» **Problem requirements**
Copy every one of the records below word for word, keeping each line as it stands.

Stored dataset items
------

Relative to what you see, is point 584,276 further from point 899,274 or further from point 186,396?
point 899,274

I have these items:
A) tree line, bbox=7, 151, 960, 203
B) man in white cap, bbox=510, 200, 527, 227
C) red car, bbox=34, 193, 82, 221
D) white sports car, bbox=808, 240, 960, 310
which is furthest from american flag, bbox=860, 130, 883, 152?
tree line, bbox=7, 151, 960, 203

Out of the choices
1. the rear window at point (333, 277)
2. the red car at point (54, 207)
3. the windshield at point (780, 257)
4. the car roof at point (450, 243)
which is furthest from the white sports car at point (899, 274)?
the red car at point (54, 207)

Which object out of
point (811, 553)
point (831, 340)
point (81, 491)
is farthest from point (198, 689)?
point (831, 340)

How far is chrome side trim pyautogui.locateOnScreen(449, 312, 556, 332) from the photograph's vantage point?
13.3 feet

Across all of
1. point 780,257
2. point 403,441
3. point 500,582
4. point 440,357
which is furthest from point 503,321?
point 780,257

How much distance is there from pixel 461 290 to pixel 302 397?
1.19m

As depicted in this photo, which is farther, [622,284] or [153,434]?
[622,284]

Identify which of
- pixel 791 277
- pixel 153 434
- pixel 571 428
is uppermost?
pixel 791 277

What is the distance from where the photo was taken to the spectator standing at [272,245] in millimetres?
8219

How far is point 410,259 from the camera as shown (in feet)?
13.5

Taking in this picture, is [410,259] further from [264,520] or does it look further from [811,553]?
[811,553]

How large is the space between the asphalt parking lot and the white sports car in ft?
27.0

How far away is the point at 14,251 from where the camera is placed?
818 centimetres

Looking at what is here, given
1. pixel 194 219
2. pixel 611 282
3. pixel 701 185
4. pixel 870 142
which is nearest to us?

------

» **Expected answer**
Relative to what you see, is point 584,276 further from point 899,274 or further from point 186,396?
point 899,274

I have these items:
A) tree line, bbox=7, 151, 960, 203
B) man in white cap, bbox=510, 200, 527, 227
C) red car, bbox=34, 193, 82, 221
D) white sports car, bbox=808, 240, 960, 310
which is furthest from american flag, bbox=860, 130, 883, 152?
tree line, bbox=7, 151, 960, 203

Out of the choices
1. the rear window at point (333, 277)
2. the red car at point (54, 207)
3. the windshield at point (780, 257)
4. the car roof at point (450, 243)
which is furthest from the white sports car at point (899, 274)?
the red car at point (54, 207)

Which object out of
point (811, 553)
point (831, 340)
point (81, 491)
is farthest from point (198, 689)?
point (831, 340)

How far is chrome side trim pyautogui.locateOnScreen(449, 312, 556, 332) from the photograph's vantage point?
13.3 feet

Across all of
1. point 780,257
2. point 403,441
3. point 500,582
4. point 440,357
which is furthest from point 503,321?
point 780,257

How much distance is there from pixel 461 290 to pixel 302 397?
1.19m

As depicted in this photo, which is farther, [622,284] or [153,434]?
[622,284]

Identify which of
- pixel 791 277
- pixel 153 434
- pixel 571 428
is uppermost?
pixel 791 277

What is the distance from where the photo was taken to the spectator standing at [272,245] in millimetres?
8219

How far is point 410,259 from the camera as shown (in feet)?
13.5

Taking in this picture, is [410,259] further from [264,520] or does it look further from [811,553]?
[811,553]

How large is the space between the asphalt parking lot and the white sports car in ft?
27.0

How far away is the point at 14,251 from where the camera is placed?
818 centimetres

Looking at what is here, given
1. pixel 194 219
2. pixel 611 282
3. pixel 701 185
4. pixel 870 142
which is nearest to us?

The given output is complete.